The only circumstance of which I have been able to think in which it might be relevant to refer to the belief of the Secretary of State is where the Secretary of State believes that arrangements have been made but is not absolutely certain whether the persons with whom the arrangements have been made in the foreign territory have the authority to make those arrangements on behalf of that territory. That is a possible scenario.

However, if there is real doubt over the existence of that authority, the matter should be investigated before extradition is ordered. Under those circumstances the issue ought to be raised and the Secretary of State's view may amount to prima facie evidence. Certainly it should not be conclusive. I beg to move.

Baroness Scotland of Asthal: My Lords, I am grateful to the noble Lord for tabling the amendment, which follows on from our interesting debate on this matter in Grand Committee. Clause 197 enables the United Kingdom to respond to ad hoc extradition requests from countries with which we do not have general extradition arrangements. The clause is modelled closely on Section 15 of the Extradition Act 1989, as I am sure the noble Lord will have recognised, and designed to serve exactly the same purpose. Such ad hoc requests are very rare and successful requests even more so. We can find no record of a successful ad hoc request made to the United Kingdom. There are obvious reasons for that because the UK has general extradition relations with over 100 countries, so there are not that many countries which would ever need to use the ad hoc procedure. The countries with which we do not have general extradition arrangements are, if I may be blunt, often the kind of countries where we might be unable to extradite for human rights reasons.

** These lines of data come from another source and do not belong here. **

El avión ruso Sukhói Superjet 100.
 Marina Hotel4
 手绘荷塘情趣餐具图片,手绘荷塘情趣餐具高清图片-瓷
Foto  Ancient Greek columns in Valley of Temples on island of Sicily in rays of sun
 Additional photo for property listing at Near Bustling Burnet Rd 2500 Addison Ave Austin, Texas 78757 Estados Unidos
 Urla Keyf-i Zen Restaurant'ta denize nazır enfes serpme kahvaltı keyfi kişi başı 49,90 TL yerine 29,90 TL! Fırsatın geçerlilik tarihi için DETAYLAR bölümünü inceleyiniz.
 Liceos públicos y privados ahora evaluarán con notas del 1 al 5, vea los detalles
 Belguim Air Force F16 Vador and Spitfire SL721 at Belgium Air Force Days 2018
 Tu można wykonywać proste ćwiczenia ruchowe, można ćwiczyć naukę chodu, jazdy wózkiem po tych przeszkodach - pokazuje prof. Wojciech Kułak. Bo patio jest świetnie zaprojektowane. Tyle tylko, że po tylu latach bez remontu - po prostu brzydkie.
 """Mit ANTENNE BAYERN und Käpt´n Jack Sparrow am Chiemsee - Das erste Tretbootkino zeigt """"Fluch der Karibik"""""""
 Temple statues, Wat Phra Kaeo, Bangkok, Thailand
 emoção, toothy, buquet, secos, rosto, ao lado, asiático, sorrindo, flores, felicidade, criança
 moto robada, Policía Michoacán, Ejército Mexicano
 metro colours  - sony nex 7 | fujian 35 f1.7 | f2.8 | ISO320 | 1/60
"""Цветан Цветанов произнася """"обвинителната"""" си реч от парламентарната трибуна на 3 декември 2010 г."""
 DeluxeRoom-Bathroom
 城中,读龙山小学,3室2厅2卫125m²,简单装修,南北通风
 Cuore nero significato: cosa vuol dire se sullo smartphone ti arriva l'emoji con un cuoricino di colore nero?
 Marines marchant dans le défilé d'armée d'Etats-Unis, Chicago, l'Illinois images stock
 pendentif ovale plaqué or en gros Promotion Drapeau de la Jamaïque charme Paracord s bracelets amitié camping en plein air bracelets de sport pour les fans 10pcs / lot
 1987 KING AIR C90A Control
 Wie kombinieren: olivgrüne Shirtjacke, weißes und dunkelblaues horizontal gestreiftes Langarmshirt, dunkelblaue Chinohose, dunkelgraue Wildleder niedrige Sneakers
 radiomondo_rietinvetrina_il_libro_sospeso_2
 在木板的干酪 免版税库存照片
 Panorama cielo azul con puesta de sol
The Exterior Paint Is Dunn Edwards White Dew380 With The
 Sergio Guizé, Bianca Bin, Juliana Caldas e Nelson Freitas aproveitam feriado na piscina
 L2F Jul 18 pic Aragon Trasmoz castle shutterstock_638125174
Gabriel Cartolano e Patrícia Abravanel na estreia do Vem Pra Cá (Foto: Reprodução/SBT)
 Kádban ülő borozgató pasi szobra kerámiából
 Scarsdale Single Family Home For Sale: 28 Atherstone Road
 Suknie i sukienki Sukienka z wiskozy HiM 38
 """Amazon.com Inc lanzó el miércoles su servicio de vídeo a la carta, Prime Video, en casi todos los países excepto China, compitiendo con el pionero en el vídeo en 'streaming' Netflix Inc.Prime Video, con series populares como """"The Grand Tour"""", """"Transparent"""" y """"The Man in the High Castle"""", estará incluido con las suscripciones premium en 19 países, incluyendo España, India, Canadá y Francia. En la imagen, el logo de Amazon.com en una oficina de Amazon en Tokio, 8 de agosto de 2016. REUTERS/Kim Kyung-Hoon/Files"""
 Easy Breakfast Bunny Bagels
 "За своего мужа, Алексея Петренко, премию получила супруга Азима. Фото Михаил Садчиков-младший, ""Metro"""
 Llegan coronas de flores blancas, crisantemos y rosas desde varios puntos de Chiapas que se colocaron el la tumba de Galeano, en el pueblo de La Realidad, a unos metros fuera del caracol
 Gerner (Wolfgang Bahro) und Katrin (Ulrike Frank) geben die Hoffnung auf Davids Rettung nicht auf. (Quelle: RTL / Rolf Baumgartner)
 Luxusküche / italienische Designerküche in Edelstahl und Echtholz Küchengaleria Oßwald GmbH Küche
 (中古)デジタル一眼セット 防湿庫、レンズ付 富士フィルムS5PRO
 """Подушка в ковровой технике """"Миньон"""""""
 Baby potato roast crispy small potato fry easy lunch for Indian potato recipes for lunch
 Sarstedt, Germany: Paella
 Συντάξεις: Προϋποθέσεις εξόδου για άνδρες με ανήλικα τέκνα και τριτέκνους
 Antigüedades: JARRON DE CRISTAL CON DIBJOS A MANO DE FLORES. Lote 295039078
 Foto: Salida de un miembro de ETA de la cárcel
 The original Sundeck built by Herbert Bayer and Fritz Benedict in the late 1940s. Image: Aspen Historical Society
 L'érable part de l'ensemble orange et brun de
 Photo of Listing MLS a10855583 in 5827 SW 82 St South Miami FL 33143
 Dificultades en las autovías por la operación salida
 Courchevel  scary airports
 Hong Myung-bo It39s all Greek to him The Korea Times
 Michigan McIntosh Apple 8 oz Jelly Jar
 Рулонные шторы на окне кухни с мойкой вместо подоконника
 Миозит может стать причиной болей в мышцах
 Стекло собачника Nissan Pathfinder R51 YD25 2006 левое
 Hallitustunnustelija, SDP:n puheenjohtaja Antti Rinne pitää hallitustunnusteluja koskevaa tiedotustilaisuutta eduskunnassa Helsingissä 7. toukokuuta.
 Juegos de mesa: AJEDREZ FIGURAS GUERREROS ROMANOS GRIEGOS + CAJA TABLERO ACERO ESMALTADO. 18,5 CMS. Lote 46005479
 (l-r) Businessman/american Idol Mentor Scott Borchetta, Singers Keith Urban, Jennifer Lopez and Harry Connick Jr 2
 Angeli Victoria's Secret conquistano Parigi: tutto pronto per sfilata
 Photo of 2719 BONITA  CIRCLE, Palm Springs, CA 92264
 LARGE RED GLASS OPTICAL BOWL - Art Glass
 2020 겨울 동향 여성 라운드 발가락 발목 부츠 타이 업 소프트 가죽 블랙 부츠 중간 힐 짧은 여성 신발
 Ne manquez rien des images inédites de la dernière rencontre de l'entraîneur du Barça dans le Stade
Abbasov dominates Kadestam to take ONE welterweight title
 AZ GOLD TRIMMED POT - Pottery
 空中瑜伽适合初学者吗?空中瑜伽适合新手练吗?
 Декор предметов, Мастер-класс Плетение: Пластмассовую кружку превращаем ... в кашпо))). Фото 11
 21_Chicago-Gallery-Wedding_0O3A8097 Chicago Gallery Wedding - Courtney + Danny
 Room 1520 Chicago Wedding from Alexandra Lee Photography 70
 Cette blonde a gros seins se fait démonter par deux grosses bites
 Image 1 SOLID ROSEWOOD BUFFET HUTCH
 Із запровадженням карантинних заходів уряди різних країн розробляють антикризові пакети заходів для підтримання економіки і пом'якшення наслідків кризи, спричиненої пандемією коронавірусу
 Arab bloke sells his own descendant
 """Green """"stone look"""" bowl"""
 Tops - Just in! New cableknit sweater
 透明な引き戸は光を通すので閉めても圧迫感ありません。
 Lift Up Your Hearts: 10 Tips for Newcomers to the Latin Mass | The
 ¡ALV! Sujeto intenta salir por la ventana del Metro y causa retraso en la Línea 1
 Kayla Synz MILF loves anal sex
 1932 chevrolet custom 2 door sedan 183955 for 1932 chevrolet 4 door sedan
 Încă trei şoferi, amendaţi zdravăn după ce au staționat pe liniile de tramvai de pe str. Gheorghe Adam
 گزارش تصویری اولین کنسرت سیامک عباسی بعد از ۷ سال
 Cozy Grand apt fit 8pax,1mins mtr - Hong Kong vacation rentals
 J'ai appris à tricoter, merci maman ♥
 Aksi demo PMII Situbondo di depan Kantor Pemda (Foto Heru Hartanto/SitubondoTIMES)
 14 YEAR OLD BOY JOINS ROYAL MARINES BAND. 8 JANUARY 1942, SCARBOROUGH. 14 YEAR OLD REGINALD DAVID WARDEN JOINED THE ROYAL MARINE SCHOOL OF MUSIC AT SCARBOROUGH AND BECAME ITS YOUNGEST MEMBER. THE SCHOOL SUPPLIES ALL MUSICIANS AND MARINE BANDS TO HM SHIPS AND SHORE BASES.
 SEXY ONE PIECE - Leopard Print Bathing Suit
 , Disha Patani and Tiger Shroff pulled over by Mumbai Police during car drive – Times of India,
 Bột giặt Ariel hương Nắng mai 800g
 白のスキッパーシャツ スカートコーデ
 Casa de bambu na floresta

Nevertheless, it is important to preserve our ability to deal with ad hoc requests. One reason is that we cannot rule out the possibility that we will receive ad hoc requests in respect of a serious criminal, on which we would want to be able to act. Additionally, being able to point to a facility in our legislation allowing us to deal with ad hoc requests increases the chance that any ad hoc requests that the UK might make to a country will be successful. Even though we know of no instances of a successful ad hoc request made to the UK, we can point to at least one case where an outgoing ad hoc request was successful. We were able in 1999 to secure the return of a person accused of multi-million pound fraud from Morocco.

Therefore, I emphasise that the clause simply replicates the current situation. Ad hoc requests must always be accompanied by prima facie evidence. That is the background. I now turn to the amendment.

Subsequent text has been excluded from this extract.